A matrix risk model for the prediction of rapid radiographic progression in patients with rheumatoid arthritis receiving different dynamic treatment strategies: post hoc analyses from the BeSt study

Abstract
Objectives To develop a matrix model for the prediction of rapid radiographic progression (RRP) in subpopulations of patients with recent-onset rheumatoid arthritis (RA) receiving different dynamic treatment strategies. Methods Data from 465 patients with recent-onset RA randomised to receive initial monotherapy or combination therapy were used. Predictors for RRP (increase in Sharp-van der Heijde score ≥5 after 1 year) were identified by multivariate logistic regression analysis. For subpopulations, the estimated risk of RRP per treatment group and the number needed to treat (NNT) were visualised in a matrix. Results The presence of autoantibodies, baseline C-reactive protein (CRP) level, erosion score and treatment group were significant independent predictors of RRP in the matrix.
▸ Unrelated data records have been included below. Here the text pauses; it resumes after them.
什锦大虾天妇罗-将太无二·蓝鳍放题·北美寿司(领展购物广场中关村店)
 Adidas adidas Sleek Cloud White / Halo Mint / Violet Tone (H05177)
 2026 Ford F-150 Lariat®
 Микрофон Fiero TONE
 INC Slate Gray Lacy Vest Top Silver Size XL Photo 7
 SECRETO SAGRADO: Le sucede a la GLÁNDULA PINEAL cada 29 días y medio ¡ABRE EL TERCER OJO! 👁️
Combination therapy was associated with a markedly reduced risk of RRP. The positive and negative predictive values of the matrix were 62% and 91%, respectively. The NNT with initial combination therapy to prevent one patient from RRP with monotherapy was in the range 2–3, 3–7 and 7–25 for patients with a high, intermediate and low predicted risk, respectively. Conclusion The matrix model visualises the risk of RRP for subpopulations of patients with recent-onset RA if treated dynamically with initial monotherapy or combination therapy. Rheumatologists might use the matrix for weighing their initial treatment choice.